Would it be too frivolous of me to mention the Tao of Pooh (... in which the way is revealed by the Bear of Little Brain), by Benjamin Hoff ?

Sean
x

ian
08-22-2001, 04:35 AM
Many thanks for your replies - I'm not new to Taosim so I've read many versions of the Tao Te Ching and Book of Chuang Tzu (and also the Tao of Poo) - I was hoping for more info on Lieh Tzu and his writing (who is lesser known than Chuang and Lao).

However I will definately try to track down Wing Tsit Chan (Cheers Richard), I've not heard of this before. Also I found the S.Mitchell translation of the Tao Te Ching very accessible (thanks Mona).

Also, thanks for the other suggestions - I'll have to peruse these.

Ian

mariko nakamura
08-23-2001, 09:38 AM
"The Way of Life"
Lao Tzu

George S. Ledyard
08-30-2001, 01:36 AM
Originally posted by ian
I was hoping someone may help me;

I'm looking to get a good translation (i.e. easy to read and good transmission of meaning) of The book of Lieh Tzu.

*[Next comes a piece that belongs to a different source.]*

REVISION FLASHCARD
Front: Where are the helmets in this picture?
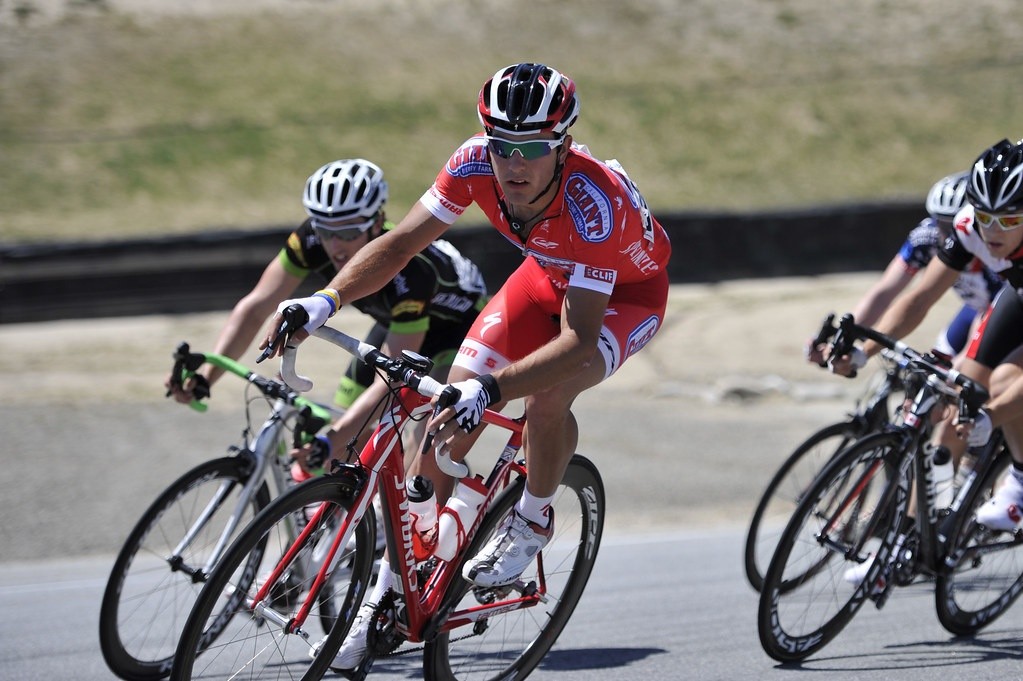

There is a translation by A.C. Graham, but one write up says it is like a direct translation and does not convey the full meaning of the text. I was thinking of ordering Eva Wong's "A taosit guide to practical living". I understand it is not an exact translation, but I want to know whether it contains all the stories of the original and how much they diverge from it.

I'd appreciate any feedback (and can also recommend Martin Palmer's version of the book of Chuang Tzu if anyone is interested),

Ian

Lao-Tzu Te-Tao Ching by Robert G. Henricks is my choice. (Ballantine Books 1989) It is a translation of the text based on two manuscripts which were discovered in 1973 and which are about five hundred years older than any previously known version. If you have read the book before in various translations this is a very fascinating read because it goes into detail how this version differs from the other versions that we've had.

The translation is excellent and the volume also contains the actual characters which is wonderful if you know any Chinese. Both John K. Fairbank and Wing-tsit Chan wrote positive reviews for the book jacket so I think I am good company for liking this one.

ian
08-30-2001, 05:22 AM
That does sound facinating - though there are only so many copies I can buy! Are there any extracts which are free e.g. on the net? - I suppose I could try getting it through the library.